* **CONSIGNE À SUIVRE**: Rédigez la suite de la dépêche ci-dessous sur l'élection présidentielle au Cameroun, en partant juste après sa dernière phrase.

YAOUNDE, 11 octobre (Xinhua) -- Alors que la vie a repris son
cours normal et notamment dans les établissements scolaires transformés pour la
circonstance en centres de vote, les partis d'opposition ayant présenté des
candidats à la présidentielle tenue au Cameroun récusent la régularité de ce
scrutin, ce que rejette le pouvoir qui, de son côté, crie à la mauvaise foi de
ses adversaires.
D'une formation à l'autre dans le camp opposé au Rassemblement démocratique du
peuple camerounais (RDPC, au pouvoir), le ton est quasiment identique pour juger
vote comme ayant été émaillé de "graves irrégularités". "Pour nous, comme pour
la plupart des Camerounais, nous disons qu'il n'y a pas eu vote", a avancé à
Xinhua à Saydou Maïdadi, secrétaire général de l'Alliance des forces
progressistes (AFP), qui défendait la candidature de Bernard Muna.
MOINS DE 50% DE TAUX DE PARTICIPATION
Pour ce responsable d'opposition, "pour qui a pu sillonner les bureaux de vote,
il a pu se rendre compte qu'il n'y eu une grande affluence. En analysant un peu
les PV (procès-verbaux, ndlr) que nous avons reçus, nous pensons qu'il y a eu
moins de 50% de taux de participation. Je vous rappelle qu'on avait déposé une
requête auprès du Conseil constitutionnel pour constater l'incapacité d'ELECAM
(Elections Cameroon, organe électoral) à organiser cette élection-là dans de
bonnes conditions".

* **EXTRAIT SOURCE**:
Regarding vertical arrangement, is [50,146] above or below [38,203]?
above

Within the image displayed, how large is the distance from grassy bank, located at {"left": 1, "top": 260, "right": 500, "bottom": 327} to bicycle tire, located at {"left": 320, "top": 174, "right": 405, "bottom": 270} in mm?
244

* **RÉSULTAT DE L'EXERCICE**:
"On est en train de recueillir tous les PV et d'analyser les résultats avant
d'avoir une position définitive. Je reviens sur la requête que nous avons
déposée: dans une élection, l'élément le plus important, c'est le fichier
électoral. Dès l'instant où on ne s'entend pas sur le fichier électoral, on ne
peut pas s'entendre sur les résultats", a-t-il poursuivi.
Sur la base des chiffres publiés par ELECAM, plus de 7,5 millions d'électeurs
inscrits étaient appelés aux urnes dimanche pour élire parmi 23 candidats parmi
lesquels le chef de l'Etat sortant Paul Biya, au pouvoir depuis 1982, leur futur
président pour les 7 prochaines années. A en croire Maïdadi, ce fichier
électoral ne reflète pas la réalité du corps électoral au Cameroun.
"On a eu à prouver qu'il y a eu plein de doublons, triplons, quadruplons. On a
également noté la présence de beaucoup de personnes décédées sur les listes.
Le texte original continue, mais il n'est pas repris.